Gahašan Hashū (d. 1584) was a chieftain of the Irgen Gioro clan in Giyamuhu fortress. He was a brother-in-law and one of the very first supporters of Nurhaci.

== Biography ==
Gahašan Hashū's father Mutungga was the chieftain of Giyamuhu. His mother, a member of Niohuru clan, was the aunt of Eidu. Gahašan Hashū later succeeded his father's chieftain position.

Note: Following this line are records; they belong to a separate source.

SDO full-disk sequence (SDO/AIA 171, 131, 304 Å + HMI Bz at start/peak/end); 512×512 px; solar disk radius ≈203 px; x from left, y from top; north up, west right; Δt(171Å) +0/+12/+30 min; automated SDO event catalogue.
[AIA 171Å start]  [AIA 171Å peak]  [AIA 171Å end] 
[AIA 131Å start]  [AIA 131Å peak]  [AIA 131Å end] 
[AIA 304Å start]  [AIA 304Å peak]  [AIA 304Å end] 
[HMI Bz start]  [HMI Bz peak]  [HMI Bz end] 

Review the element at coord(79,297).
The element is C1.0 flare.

In 1583, Nomina, the Chieftains of Sarhū, persuaded fellow chieftains Gahašan Hashū, and Cangsu-Yangsu brothers of Gorolo clan in Jan Bira to form an alliance with Nurhaci due to the disappointment with Nikan Wailan, Ming Dynasty-sponsored chieftain of Tulun. In order to obtain adequate military power to revenge the death of Nurhaci's father and grandfather caused by Nikan Wailan, Nurhaci agreed and conducted a formal ceremony to confirm the alliance. However, lured by Nikan Wailan, Nomina planned to betray the alliance not long after. Cangsu brothers and Gahašan Hashū then proposed to Nurhaci the plan to eliminate Nomina before he could possibly take any betrayal actions.

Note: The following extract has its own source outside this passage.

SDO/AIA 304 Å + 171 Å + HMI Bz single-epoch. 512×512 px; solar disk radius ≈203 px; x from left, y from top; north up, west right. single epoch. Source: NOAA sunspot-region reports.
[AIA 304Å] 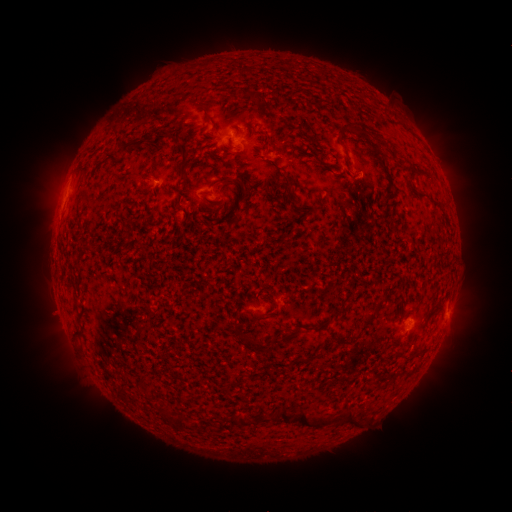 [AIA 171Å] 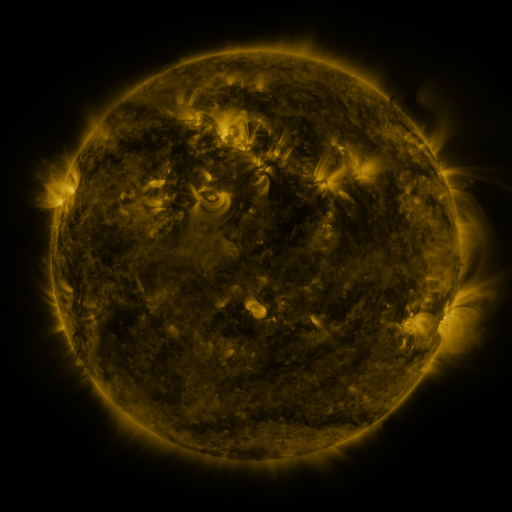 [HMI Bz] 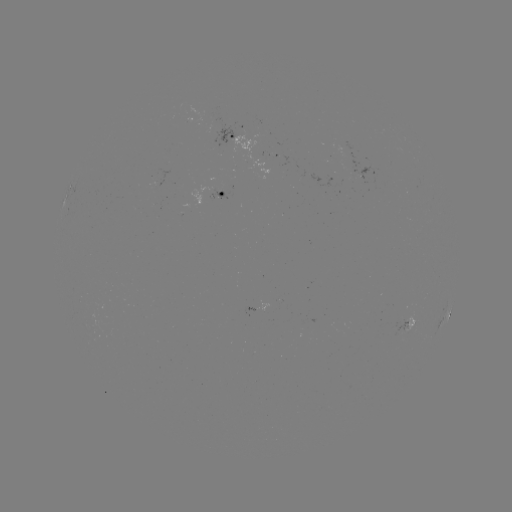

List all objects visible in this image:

At the end of 1583, Nurhaci married his two sisters respectively to Yangsu and Gahašan Hashū as a process of strengthening their alliance. Meanwhile, fearing Nurhaci's revenge campaign could harm the safety of the entire Aisin Gioro clan, Nurhaci's clansman and distant uncle Longdun (龍敦) and Nurhaci's stepmother's brother Samujan (薩木佔) are planning to assassinate Nurhaci. In the first month of 1584, pretending to show willingness of negotiation, they invited Gahašan Hashū to a tribal meeting and killed him through ambush on the way to the meeting location to test the water before executing the assassination plan.

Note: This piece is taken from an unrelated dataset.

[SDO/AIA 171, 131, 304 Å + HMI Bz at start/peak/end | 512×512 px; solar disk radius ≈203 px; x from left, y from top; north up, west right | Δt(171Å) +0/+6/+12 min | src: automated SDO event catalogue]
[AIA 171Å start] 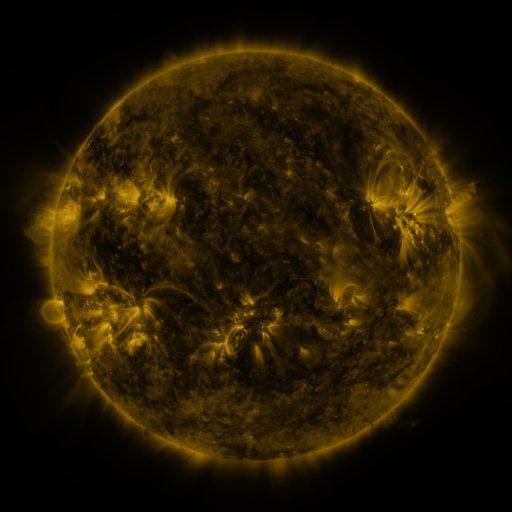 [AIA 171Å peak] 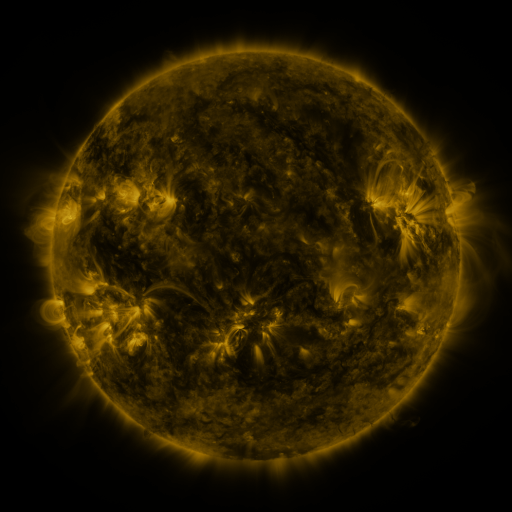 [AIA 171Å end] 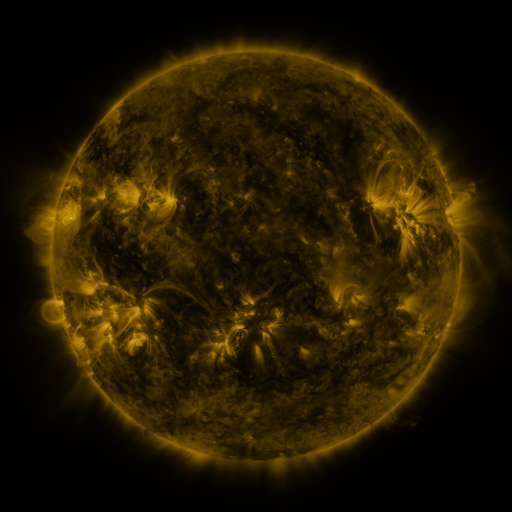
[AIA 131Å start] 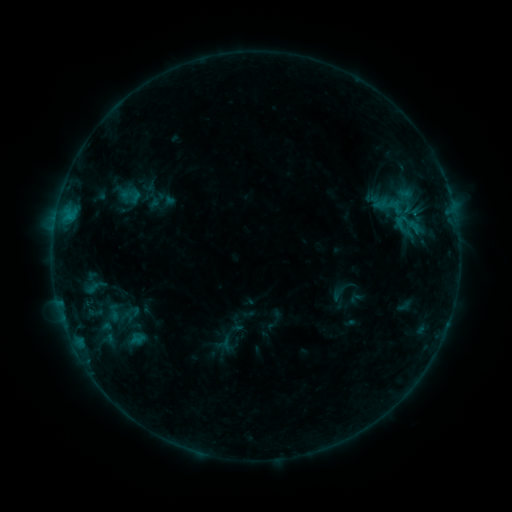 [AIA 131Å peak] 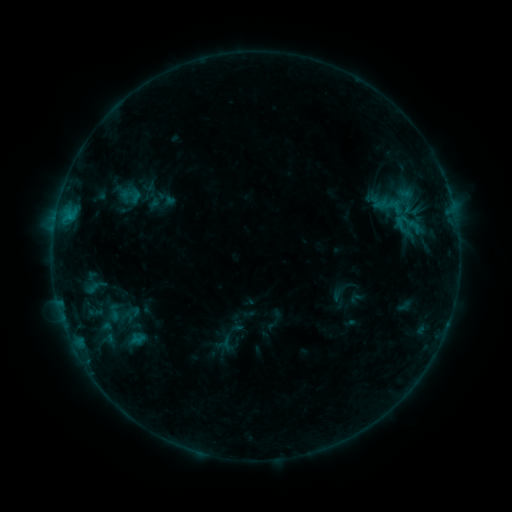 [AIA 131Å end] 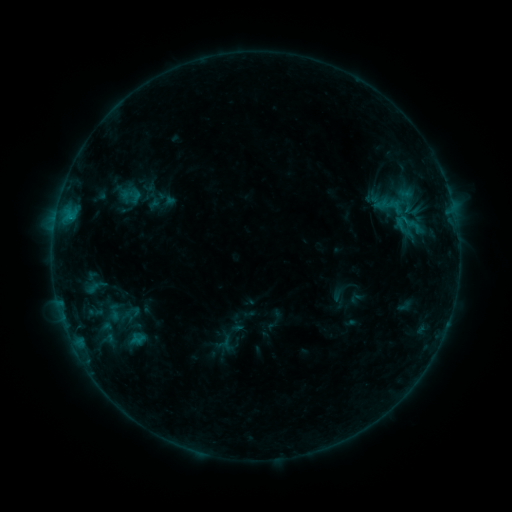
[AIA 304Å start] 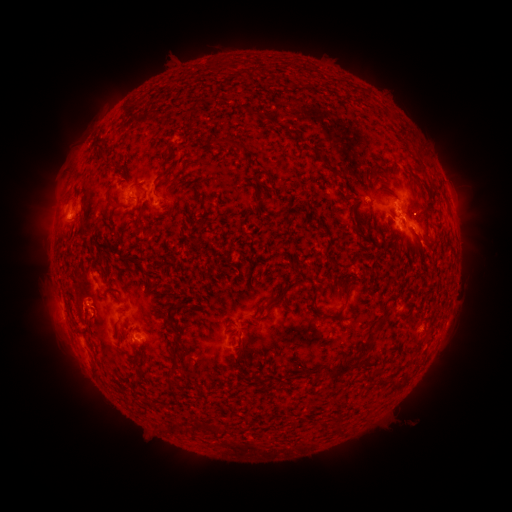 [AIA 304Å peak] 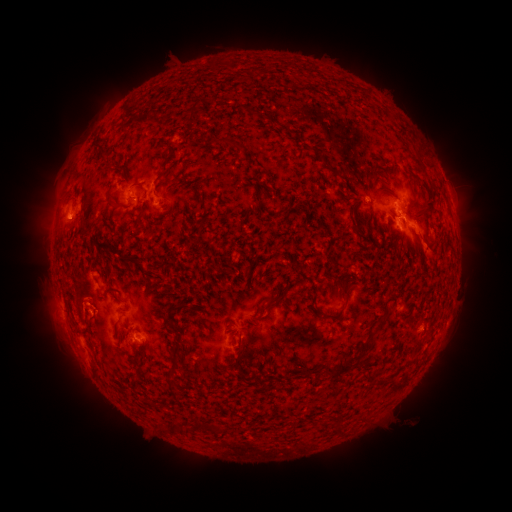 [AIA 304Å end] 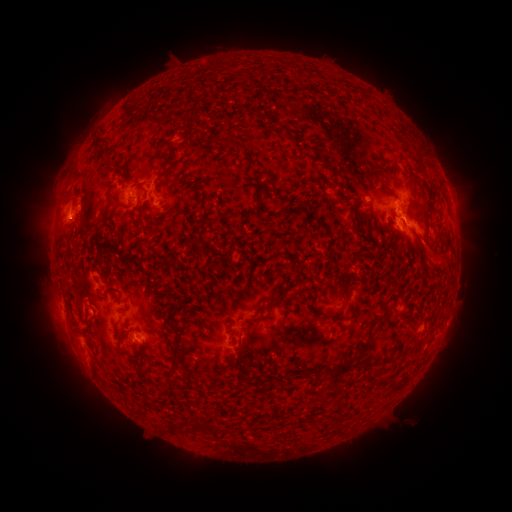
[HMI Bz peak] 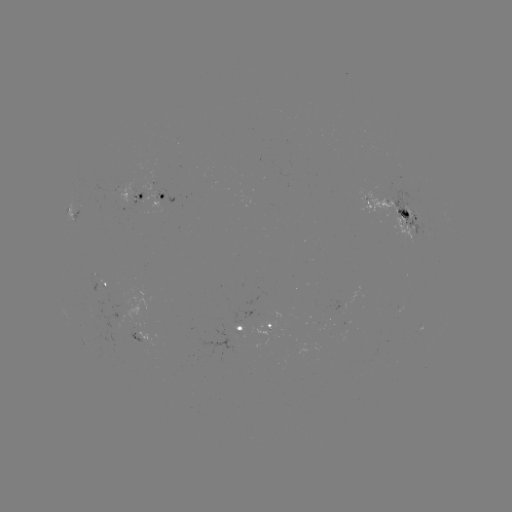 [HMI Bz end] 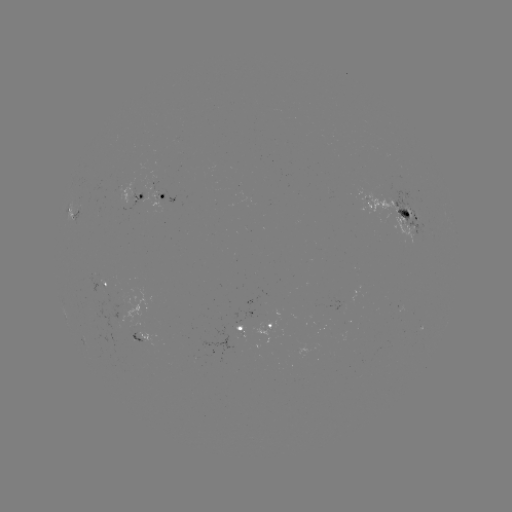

After Gahašan Hashū's death, Nurhaci launched a revenge campaign on Samujan and eventually annexed his tribe. Gahašan Hashū's son, Nacibu, was granted a title of tuwašara hafan and assigned to the Boarded White Banner after the creation of the Eight Banners socio-military system.. Gahašan Hashū's cousin Eidu later became the Founding Five Grand Ministers (開國五大臣) of the Manchu Khanate.